В песнях также сохранились данные и о том, где служили набранные рекруты: «Нас поставят на конец, / Да и гонят, как овец, / Кого в Питер, кого в Польшу, / Меня, молодца, в Москву» [19]. Стоит пояснить, что в Российской империи рекруты, за исключением короткого времени при Петре Первом, направлялись на службу в воинские части по всей территории страны. Более того, для того чтобы рекруты поскорее отвыкли от прежней жизни, стали солдатами и не имели соблазна убежать домой, их старались отправлять на службу в другие губернии [20]. Рекруты из Вологодской губернии во второй трети XIX в. направлялись для прохождения службы на флот и в сухопутные войска, в которых они - и особенно «зыряне» (коми) - ценились как хорошие стрелки. Жители Архангельской губернии направлялись для службы преимущественно на флот.

Примечательно, что в песенном фольклоре Архангельской губернии сведений о наборе практически нет, за исключением песни с сюжетом о трех сыновьях, встречается только одна песня, где есть указания на процедуры набора в армию: «Ручки-ножечки связали, / ... / В Мезень город отослали. / Ко приемной привозили / .Его бритвой подобрили, / Русы волосы сымали» [21]. Действительно, в Мезени работало уездное рекрутское присутствие. Однако здесь более интересен сюжет про связанные руки-ноги, такое практиковалось часто, особенно для тех рекрутов, которых подозревали в возможности побега. Рекрутов и «подставных» к ним всегда везли или вели к месту приема под конвоем членов общины - «провожатых». На ночевку рекрутов запирали в помещении под караулом.
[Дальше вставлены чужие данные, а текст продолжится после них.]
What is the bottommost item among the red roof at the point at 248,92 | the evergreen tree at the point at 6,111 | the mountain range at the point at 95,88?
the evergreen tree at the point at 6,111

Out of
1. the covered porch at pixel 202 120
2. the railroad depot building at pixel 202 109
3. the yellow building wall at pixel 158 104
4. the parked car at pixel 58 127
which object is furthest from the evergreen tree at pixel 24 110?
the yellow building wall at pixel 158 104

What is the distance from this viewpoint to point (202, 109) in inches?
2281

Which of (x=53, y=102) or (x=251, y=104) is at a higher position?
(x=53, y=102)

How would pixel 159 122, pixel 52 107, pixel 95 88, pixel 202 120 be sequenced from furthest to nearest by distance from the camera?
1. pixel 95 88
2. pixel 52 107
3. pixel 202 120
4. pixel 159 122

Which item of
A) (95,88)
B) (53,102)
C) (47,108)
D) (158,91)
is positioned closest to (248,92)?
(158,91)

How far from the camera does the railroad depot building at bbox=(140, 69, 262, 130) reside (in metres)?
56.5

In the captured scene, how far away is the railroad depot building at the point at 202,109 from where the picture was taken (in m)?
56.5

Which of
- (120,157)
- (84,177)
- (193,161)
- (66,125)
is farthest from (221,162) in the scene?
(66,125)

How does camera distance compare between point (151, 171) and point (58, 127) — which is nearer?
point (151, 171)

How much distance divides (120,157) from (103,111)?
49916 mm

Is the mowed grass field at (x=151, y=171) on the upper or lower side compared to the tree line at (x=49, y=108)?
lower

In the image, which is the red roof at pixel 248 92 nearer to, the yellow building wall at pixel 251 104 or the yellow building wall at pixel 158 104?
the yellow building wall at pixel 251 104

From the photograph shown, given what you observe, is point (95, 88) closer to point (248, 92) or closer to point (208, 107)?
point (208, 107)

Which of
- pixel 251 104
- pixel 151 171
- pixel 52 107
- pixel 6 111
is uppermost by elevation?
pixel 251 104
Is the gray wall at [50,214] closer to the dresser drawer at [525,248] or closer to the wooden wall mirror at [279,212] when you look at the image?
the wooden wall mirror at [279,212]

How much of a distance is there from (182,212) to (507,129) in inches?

Сведений касательно самой службы в армии в песенном фольклоре Европейского Севера России значительно меньше, чем, например, в тех же сказках [22]. Однако достаточно часто встречаются упоминания об оружии и амуниции. В песнях фигурируют из вооружения «ружье», «сабля», «штыки» [23], «пушки с ядрами» и «пушка верстовая» [24], также упоминается револьвер («Леворьеры в кобурах») [25], «винтовочка и дробовочка», «нож» [26], пули («пуляшка быстрая») [27], картечь [28], порох черный [29]. Все упомянутое было принято на вооружение в русской армии, правда, в разное время. Так, шашка в русской армии была принята на вооружение всех кавалерийских частей, артиллерийской прислуги и офицерского корпуса в 1881 г. Револьвер в русской армии был принят на вооружение в 1871 г. Вооружались револьверами офицеры и солдаты (последние - в кавалерии и артиллерии, значительно реже - в пехоте), а также некоторые нестроевые чины. Черный порох - это дымный порох, который применялся в Русской армии до перевооружения 1890-х гг. на магазинные винтовки с новыми патронами на бездымном порохе. Из амуниции в песнях упоминаются «мундиры», «шинель» и «кивера» [30], «фуражечка», «седло черкасское» [31]. Интересно, что сочетание «седло черкасское», весьма распространенное в фольклоре, обозначает седло идеального качества, лучшее седло и часть обязательного «богатырского набора». Черкасские и русские седла были очень удобны для боя и именно в этом качестве вошли в фольклор [32].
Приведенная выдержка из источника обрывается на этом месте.